● **Information supplied**:
⁂

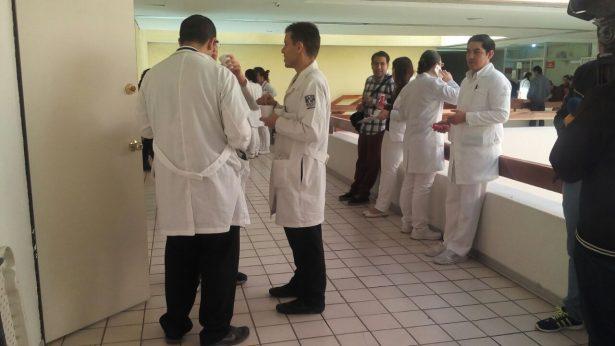 Médicos residentes suspenden labores en el CAE; reclaman pago de becas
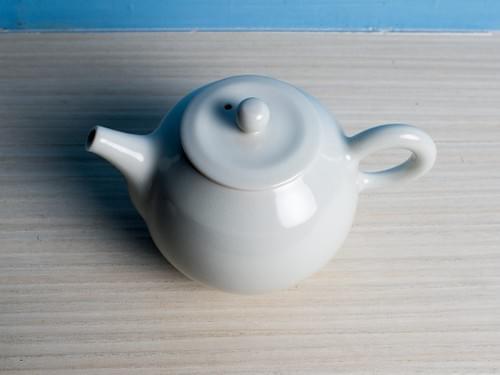 白勝宇白瓷正把茶壺(PSY0002)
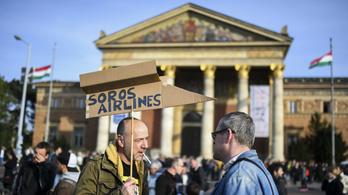 Ismét megtelt az Oktogon a tüntetőkkel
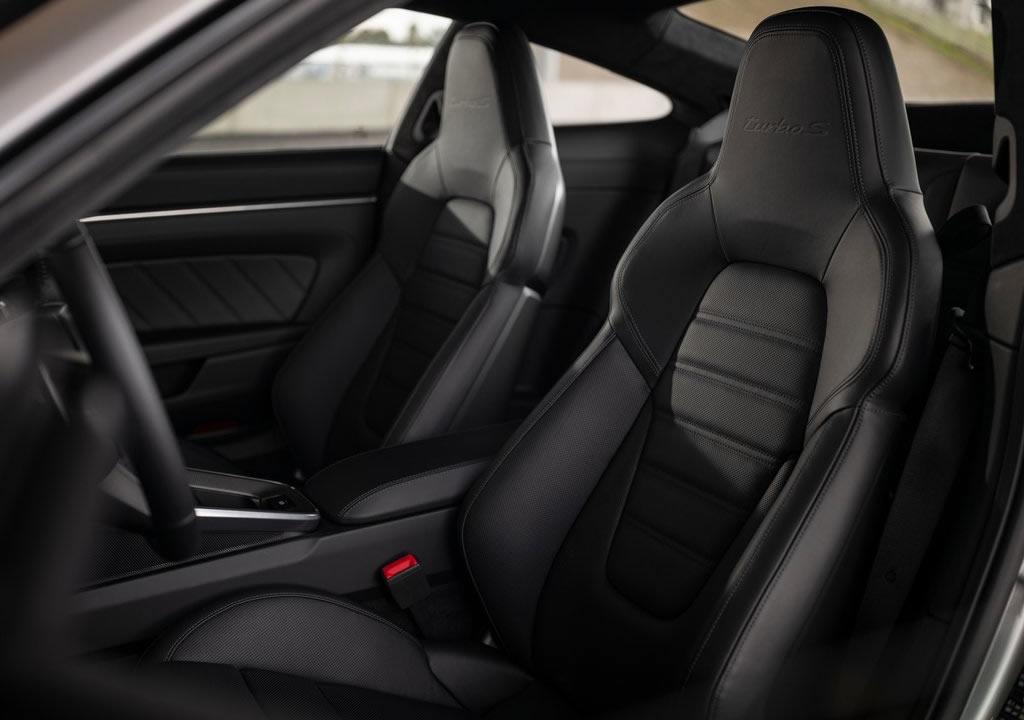 2021 Yeni Kasa Porsche 911 Turbo S İçi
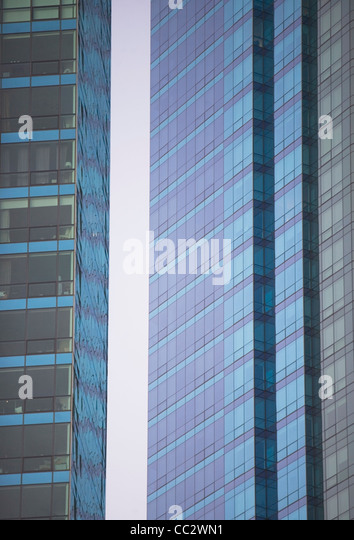 USA, New York City, äußere des modernen Bürogebäuden Stockbild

⁂

If a record holds a picture, leave the picture out, but copy everything else exactly.

● **Expected answer**:
 Médicos residentes suspenden labores en el CAE; reclaman pago de becas
 白勝宇白瓷正把茶壺(PSY0002)
 Ismét megtelt az Oktogon a tüntetőkkel
 2021 Yeni Kasa Porsche 911 Turbo S İçi
 USA, New York City, äußere des modernen Bürogebäuden Stockbild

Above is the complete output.